*** Document segment Section Begins ***
After Surgery, Baby Girl Hears Mom's 'I Love You' For First Time

WATCH: After Surgery, Baby Girl Hears Mom's 'I Love You' For First Time

"Addison, I love you. I love you."

Those words, cooed by her mom, were some of the first sounds that 10-month-old Addison Elander had ever heard.

According to ABC affiliate WHAS-TV, the baby girl, who was born profoundly deaf (the most severe kind of hearing loss), on Tuesday heard for the first time after the cochlear implants she'd been surgically fitted with were turned on.

(Watch the happy moment in the video above.)

“We just wanted her to have a fair shake at life, so why wait?" Addison's mom, Akilah Elander, told the news outlet of getting the surgery done early in her baby's life.

According to the National Institutes of Health (NIH), cochlear implants are an option for some children who are 1 year and older. However, specialists have reportedly "suggested moving the age of implantation down to 9 months," wrote researchers Kathy Hirsh-Pasek and Roberta Michnick Golinkoff in a blog post for The Huffington Post last year.

"There is a critical period for language acquisition -- meaning that language grows most rapidly in the first two years of life," wrote Golinkoff and Pasek. "Even implantation after 18 months yields less-positive outcomes than implantation in the first year. As children get older the positive effects of getting an implant decline."

The NIH says two to three of every 1,000 children in the United States are born deaf or hearing-impaired, adding that it is estimated that "children who receive treatment early in life in the form of a cochlear implant can save $30,000 to $200,000 in special education costs by the time they graduate from high school because they are more likely to be placed into mainstream classrooms."
*** Document segment Section Ends ***
*** Source material Section Begins ***
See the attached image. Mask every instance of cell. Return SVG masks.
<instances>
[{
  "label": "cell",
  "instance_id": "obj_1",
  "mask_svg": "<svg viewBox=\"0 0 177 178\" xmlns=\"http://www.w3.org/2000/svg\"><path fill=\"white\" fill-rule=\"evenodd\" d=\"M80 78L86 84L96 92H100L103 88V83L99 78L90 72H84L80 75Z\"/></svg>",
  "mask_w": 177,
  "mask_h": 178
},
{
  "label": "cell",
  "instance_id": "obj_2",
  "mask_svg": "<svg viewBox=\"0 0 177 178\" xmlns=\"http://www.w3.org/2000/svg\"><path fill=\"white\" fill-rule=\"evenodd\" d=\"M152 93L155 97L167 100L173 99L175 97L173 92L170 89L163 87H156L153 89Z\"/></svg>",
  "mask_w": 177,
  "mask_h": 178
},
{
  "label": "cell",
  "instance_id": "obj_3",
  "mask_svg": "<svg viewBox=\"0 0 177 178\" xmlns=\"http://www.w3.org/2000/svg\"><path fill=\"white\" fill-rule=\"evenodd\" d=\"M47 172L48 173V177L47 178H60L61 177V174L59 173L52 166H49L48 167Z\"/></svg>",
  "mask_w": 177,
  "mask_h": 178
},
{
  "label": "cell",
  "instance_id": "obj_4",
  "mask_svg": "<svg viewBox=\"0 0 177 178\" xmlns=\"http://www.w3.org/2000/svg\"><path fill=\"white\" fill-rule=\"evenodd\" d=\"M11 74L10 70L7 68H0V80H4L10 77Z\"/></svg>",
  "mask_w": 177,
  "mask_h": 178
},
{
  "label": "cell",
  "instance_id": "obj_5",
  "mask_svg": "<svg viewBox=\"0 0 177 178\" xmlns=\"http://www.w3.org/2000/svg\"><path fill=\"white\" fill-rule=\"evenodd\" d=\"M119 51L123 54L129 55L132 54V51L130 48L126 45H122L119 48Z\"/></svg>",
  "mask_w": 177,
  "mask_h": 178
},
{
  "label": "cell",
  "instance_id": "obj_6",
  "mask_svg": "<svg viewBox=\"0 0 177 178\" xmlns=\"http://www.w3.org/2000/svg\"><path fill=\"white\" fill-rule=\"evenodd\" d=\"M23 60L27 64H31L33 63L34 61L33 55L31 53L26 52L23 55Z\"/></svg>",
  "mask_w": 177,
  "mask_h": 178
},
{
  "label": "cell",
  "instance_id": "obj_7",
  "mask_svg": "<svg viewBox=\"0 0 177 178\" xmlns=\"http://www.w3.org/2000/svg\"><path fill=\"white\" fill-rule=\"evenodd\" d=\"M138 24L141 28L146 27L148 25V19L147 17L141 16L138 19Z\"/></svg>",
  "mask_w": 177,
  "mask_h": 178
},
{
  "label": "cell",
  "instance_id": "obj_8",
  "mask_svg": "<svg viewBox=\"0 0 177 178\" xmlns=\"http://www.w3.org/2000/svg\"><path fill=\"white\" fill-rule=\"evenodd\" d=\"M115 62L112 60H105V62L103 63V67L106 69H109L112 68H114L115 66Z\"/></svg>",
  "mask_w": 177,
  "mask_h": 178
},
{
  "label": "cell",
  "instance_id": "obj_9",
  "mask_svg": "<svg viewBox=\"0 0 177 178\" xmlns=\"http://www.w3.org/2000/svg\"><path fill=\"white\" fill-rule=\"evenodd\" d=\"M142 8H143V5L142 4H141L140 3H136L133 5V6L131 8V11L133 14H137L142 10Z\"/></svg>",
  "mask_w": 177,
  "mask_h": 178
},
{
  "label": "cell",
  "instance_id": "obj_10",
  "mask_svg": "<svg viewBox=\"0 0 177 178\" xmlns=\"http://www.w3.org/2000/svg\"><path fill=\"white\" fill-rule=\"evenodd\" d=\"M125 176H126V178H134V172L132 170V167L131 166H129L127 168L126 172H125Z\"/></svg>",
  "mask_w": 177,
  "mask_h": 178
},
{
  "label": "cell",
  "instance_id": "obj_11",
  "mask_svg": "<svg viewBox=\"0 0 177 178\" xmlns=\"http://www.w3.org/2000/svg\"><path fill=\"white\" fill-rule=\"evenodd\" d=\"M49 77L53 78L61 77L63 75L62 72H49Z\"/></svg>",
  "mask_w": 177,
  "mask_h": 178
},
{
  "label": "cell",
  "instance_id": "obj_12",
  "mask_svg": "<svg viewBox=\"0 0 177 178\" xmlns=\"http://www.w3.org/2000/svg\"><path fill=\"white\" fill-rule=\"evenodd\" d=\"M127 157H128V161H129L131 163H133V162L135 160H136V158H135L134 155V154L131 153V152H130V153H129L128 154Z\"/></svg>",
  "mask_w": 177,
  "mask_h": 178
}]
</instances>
*** Source material Section Ends ***
◆ What this exercise asks
- 1) Answer these questions using the cochlear implant article.
(a) How old was Addison Elander when her implants were turned on?
(b) According to the NIH, how many of every 1,000 children in the United States are born deaf or hearing-impaired?
(c) Specialists have reportedly suggested moving the age of implantation down to what age?
- 2) Please duplicate the passage in the cochlear implant article starting at "WATCH: After Surgery, Baby" and ending at "the video above.)".

◆ Results for the exercise
- 1)
(a) 10 months old
(b) Two to three
(c) 9 months

- 2)
WATCH: After Surgery, Baby Girl Hears Mom's 'I Love You' For First Time

"Addison, I love you. I love you."

Those words, cooed by her mom, were some of the first sounds that 10-month-old Addison Elander had ever heard.

According to ABC affiliate WHAS-TV, the baby girl, who was born profoundly deaf (the most severe kind of hearing loss), on Tuesday heard for the first time after the cochlear implants she'd been surgically fitted with were turned on.

(Watch the happy moment in the video above.)